The European Union (EU) reached a definitive agreement on Thursday to provide Ukraine with a €90 billion ($105 billion) loan, alongside a comprehensive new package of sanctions against Russia.
The breakthrough occurred after Hungary and Slovakia withdrew their long-standing objections following the restoration of oil flows through the Druzhba pipeline.
EU foreign policy chief Kaja Kallas confirmed the end of the deadlock, noting that the funds will provide a critical lifeline to Kyiv’s budget as it enters its fourth year of defending against the Russian invasion.
This infusion of financial support comes at a pivotal moment, as United States aid has largely stalled, and international sanctions on Russian oil were previously eased due to the conflict in Iran.

Outgoing Hungarian Prime Minister Viktor Orbán had reportedly utilised the loan as political leverage to ensure the repair of vital energy infrastructure.
With the obstacles removed, Brussels expects to begin dispersing the much-needed funds in the coming months to help stabilise Ukraine’s war-strained economy.

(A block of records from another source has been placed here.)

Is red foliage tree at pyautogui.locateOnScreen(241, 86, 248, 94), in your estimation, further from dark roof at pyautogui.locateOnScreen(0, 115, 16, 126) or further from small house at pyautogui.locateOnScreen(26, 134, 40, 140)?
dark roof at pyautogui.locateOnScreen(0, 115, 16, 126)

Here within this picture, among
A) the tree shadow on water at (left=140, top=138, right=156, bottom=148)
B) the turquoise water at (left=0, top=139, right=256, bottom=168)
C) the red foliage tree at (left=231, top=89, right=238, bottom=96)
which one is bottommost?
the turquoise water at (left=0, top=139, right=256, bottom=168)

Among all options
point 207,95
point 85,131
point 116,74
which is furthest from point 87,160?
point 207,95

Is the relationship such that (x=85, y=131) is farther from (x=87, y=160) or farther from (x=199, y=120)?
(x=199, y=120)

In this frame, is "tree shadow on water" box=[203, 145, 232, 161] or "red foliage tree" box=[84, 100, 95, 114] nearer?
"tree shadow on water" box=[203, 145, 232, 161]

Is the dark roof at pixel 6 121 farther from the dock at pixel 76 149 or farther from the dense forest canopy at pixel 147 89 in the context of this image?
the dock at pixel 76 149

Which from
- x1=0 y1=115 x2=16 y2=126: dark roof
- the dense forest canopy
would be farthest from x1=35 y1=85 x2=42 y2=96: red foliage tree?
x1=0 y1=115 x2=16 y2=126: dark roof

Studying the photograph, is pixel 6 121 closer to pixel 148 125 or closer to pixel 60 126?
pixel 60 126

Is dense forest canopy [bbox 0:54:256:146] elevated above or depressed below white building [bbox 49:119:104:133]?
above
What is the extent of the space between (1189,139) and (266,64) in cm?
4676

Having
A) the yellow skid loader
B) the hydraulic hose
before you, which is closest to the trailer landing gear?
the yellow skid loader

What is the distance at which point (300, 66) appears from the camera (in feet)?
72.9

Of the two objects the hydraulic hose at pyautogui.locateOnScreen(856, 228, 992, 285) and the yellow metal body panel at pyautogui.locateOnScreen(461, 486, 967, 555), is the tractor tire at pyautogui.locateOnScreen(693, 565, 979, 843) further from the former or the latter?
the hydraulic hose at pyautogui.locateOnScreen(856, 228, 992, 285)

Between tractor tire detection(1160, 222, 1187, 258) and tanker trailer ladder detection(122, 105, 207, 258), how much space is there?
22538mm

Simultaneously, the EU’s 27 member states approved the 20th round of economic sanctions against Moscow, targeting the Kremlin’s banking, trade, and energy sectors.
Key measures include a crackdown on the “shadow fleet” of tankers used to bypass export limits and new restrictions on Russian cryptocurrency traders.
To further prevent sanctions evasion, the bloc also halted the sale of specific machinery to Kyrgyzstan, marking a strategic shift in how the EU monitors trade with third-party nations to curb Russian military support.